[Plain-text document sources]
_ _ _ _
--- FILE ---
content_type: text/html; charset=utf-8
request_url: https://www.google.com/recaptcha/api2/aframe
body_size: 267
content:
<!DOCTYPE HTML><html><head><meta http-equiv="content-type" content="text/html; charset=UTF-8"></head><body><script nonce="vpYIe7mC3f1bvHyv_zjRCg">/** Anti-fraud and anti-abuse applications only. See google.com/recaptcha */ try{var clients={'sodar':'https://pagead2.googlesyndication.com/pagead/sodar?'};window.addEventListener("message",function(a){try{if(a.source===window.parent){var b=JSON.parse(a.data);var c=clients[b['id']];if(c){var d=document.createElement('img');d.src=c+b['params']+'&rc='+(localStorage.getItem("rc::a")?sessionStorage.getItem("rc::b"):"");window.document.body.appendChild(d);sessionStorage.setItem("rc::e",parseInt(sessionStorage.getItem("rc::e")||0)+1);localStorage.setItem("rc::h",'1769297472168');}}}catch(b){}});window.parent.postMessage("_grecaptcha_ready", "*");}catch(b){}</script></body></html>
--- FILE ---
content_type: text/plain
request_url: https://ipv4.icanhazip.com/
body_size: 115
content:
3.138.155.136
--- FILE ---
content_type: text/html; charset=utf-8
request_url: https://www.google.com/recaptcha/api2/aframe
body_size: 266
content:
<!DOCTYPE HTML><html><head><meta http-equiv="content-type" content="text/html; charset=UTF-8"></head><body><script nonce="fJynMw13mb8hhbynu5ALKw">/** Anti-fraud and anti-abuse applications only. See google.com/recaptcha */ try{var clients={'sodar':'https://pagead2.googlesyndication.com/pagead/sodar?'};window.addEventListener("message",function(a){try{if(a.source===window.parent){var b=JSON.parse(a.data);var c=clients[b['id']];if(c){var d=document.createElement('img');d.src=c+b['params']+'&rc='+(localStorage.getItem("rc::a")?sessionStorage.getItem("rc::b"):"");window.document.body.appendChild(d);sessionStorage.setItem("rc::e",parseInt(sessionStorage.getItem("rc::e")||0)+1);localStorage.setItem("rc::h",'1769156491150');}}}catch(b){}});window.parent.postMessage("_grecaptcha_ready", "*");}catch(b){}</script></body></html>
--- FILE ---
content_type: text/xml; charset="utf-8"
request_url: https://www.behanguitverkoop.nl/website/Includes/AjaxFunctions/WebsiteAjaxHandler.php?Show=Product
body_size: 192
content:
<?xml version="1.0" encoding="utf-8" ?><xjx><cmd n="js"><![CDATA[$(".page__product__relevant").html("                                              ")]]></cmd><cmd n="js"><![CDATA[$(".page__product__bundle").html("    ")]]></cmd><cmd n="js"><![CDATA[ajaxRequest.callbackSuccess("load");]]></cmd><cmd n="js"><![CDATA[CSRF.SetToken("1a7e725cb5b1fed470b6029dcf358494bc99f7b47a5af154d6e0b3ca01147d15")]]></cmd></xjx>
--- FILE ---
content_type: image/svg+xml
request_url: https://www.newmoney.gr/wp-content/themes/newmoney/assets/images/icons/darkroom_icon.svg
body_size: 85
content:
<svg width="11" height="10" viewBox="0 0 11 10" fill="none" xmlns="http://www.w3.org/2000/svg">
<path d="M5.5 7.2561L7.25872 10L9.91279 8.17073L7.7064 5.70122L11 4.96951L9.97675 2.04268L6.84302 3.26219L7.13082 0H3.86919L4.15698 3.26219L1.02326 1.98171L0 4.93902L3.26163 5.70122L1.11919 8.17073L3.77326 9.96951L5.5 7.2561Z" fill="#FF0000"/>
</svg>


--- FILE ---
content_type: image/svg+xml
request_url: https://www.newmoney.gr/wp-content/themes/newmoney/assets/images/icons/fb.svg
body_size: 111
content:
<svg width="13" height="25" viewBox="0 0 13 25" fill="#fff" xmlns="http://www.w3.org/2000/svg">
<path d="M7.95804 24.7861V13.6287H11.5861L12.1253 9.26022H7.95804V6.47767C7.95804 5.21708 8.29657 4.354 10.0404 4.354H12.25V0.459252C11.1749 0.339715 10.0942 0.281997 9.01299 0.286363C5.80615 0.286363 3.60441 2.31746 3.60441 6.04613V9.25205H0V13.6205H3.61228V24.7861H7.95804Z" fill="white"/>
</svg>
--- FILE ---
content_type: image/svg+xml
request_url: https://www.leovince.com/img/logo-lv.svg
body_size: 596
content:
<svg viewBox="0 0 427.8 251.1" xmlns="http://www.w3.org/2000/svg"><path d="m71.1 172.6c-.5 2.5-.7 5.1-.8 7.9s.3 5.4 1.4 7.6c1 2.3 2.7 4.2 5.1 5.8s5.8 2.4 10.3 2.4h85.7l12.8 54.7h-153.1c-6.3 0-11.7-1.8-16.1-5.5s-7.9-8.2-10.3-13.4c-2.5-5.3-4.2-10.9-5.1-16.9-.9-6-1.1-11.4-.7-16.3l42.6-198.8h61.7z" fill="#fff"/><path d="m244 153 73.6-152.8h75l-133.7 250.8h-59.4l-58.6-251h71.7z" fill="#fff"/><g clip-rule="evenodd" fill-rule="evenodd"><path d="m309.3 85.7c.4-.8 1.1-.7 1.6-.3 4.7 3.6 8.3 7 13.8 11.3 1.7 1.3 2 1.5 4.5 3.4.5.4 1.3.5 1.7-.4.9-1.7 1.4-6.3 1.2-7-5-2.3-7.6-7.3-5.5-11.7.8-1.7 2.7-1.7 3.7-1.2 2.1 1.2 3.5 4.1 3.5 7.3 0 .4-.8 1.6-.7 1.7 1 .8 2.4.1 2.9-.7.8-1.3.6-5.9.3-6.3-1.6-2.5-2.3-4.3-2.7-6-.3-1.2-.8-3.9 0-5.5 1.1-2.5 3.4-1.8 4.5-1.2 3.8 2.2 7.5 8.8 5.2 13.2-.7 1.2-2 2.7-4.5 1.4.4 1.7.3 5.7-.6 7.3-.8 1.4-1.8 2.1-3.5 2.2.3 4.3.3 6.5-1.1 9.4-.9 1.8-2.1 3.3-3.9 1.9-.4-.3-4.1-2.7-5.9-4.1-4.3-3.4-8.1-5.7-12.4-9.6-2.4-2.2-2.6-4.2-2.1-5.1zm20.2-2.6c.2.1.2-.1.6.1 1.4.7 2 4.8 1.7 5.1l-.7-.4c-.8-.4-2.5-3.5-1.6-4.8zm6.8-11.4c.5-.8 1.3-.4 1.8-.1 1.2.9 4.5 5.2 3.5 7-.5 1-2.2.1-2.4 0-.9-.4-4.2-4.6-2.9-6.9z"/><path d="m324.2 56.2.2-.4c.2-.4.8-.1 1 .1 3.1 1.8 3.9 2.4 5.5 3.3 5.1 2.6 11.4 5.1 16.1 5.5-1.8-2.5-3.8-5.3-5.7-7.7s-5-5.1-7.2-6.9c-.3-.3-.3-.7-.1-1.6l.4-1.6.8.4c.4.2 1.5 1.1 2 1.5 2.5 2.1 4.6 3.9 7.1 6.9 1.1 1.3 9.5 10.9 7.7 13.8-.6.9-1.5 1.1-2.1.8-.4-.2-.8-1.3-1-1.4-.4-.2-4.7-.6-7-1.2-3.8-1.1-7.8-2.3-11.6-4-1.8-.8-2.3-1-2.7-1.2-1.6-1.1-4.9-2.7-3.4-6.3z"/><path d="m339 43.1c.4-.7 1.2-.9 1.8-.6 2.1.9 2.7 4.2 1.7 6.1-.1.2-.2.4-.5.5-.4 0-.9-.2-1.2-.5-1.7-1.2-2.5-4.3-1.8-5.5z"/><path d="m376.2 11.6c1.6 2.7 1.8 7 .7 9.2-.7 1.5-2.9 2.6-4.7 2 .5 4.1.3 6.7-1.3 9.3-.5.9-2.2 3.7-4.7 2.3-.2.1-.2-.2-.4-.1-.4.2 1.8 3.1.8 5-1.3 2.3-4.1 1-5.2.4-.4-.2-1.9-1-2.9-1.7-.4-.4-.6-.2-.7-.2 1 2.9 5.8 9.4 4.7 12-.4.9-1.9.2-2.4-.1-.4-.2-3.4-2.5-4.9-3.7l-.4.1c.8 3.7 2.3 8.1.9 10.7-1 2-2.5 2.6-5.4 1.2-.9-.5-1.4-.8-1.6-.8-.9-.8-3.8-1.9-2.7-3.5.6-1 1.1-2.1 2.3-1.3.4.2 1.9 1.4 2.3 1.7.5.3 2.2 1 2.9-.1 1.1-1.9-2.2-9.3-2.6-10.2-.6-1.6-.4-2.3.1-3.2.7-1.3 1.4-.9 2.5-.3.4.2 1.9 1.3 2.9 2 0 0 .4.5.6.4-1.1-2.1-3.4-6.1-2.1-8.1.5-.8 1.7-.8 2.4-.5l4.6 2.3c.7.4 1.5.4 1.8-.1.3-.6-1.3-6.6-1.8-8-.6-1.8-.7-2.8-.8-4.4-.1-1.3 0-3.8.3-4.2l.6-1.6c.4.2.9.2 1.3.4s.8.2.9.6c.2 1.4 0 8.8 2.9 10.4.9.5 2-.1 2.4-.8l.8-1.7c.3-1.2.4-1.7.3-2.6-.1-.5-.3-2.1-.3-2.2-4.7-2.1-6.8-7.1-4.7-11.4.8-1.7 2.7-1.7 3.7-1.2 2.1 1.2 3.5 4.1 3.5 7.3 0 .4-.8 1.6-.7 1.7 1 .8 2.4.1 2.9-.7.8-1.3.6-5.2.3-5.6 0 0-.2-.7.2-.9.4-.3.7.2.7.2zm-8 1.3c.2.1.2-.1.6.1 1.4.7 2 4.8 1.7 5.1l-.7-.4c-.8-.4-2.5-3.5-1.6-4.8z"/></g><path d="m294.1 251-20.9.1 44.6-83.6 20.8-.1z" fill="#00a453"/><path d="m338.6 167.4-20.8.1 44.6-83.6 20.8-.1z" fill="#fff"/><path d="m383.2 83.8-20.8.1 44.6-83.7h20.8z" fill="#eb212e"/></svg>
_ _ _ _
### [THE PROBLEM]
Find each line above with the string "newmoney", then report how many there are. Write only the number.

### [OUTPUT OF THE EXERCISE]
2